Chella reached into the purse on her dress-belt. ‘Take this.’ She spilled four heavy pieces of gold into his hand, Brettan bars.
‘What—’ He nudged the small vial of black glass lying amongst the gold in his palm. From the change in his face she could tell he understood.
‘Styx water. One drop per cask.’
* * *
‘What a thing it would be.’ Chella held the goblet before her, making a slow swirl of the ale, the foam all but gone, just islands in a dark and moonlit sea. ‘To fly.’
‘Yes.’ Kai stared into his own dark sea, his own foam scattered islands. Perhaps it reminded him of his drowned land.
A long silence. The soft rain made no sound. Far, in the distance, a muted cheer from Allenhaure, some celebration amongst Jorg’s guard.
‘I almost did.’ Kai set his silver goblet on the table between them. ‘Once.’
‘How can you almost fly?’ Chella shook her head.

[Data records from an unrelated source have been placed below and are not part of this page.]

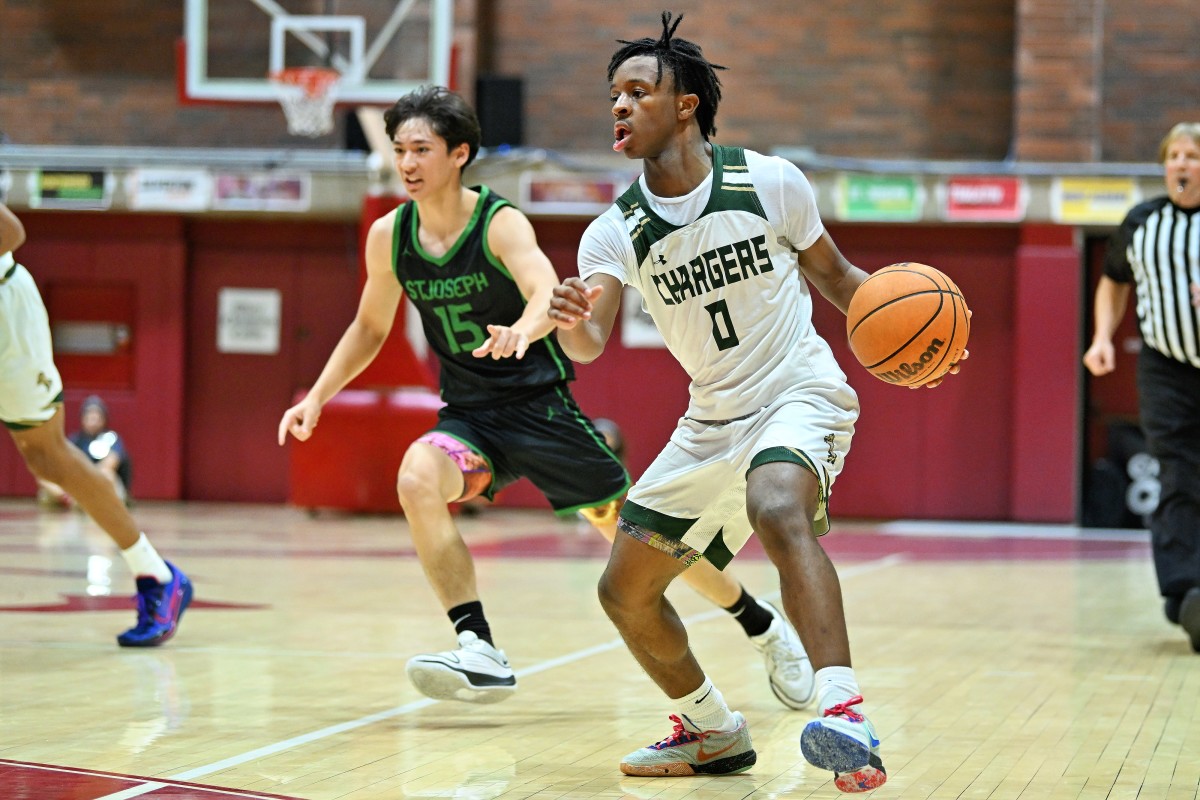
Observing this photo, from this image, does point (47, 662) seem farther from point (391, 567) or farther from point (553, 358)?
point (391, 567)

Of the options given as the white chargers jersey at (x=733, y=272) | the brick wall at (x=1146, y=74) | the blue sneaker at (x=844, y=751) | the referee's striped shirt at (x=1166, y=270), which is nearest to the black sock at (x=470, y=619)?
the white chargers jersey at (x=733, y=272)

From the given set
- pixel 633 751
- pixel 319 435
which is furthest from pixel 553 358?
pixel 319 435

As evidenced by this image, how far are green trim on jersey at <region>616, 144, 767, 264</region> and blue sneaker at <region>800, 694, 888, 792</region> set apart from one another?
4.44 feet

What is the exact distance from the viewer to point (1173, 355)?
20.2 ft

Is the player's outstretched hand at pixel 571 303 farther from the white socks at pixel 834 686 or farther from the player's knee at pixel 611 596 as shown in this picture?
the white socks at pixel 834 686

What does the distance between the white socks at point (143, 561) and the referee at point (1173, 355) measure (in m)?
3.88

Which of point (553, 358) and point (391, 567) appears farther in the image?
point (391, 567)

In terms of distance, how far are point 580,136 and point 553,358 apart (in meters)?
10.1

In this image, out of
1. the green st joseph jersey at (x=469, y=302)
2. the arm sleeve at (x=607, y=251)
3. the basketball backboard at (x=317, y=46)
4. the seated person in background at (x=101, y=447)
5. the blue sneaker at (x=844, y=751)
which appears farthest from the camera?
the seated person in background at (x=101, y=447)

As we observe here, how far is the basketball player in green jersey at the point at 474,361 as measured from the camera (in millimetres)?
4758

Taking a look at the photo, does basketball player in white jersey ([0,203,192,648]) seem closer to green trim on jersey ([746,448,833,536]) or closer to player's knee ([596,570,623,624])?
player's knee ([596,570,623,624])

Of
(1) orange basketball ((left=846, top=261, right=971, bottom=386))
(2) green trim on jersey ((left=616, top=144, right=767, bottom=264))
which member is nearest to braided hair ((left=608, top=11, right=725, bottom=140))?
(2) green trim on jersey ((left=616, top=144, right=767, bottom=264))

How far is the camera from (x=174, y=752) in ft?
12.5

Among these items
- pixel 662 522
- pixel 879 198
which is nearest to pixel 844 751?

‘How can you almost love?’ He looked up at the sky, starless and bible-black. ‘I stood on a lip of rock, held out over the Channel Sea, where the waves pound on white cliffs. And the wind there, it blows so cold and sure, takes the heat from you, wraps your bones. I leaned out into it, nothing but the wind to hold me, and those dark waves slapping and pounding way, way below. And it filled me, like I was made of glass, or ice, or air, and the only thing in my mind was the voice of that east wind, the voice of forever calling me.’
‘But?’
‘But I couldn’t let go. If I had flown I would have flown away from everything I knew. From me.’ He shook his head.
‘And what wouldn’t we give to fly away from being us right now?’ Chella flicked her goblet over and stood as the liquid spilled over the table. All across the field men of the guard lay sprawled as if in sleep, lying, some of them in their gold armour, in the muddy grass. Captain Axtis had ended on his back, half-out of his pavilion, sword in hand, eyes staring at the sky and full of rain. Out of nearly three hundred men only eleven hadn’t at least sipped the Allenhaure ale. The lichkin had found those men in the dark and played his games, first making them silent with the wet tearing of flesh.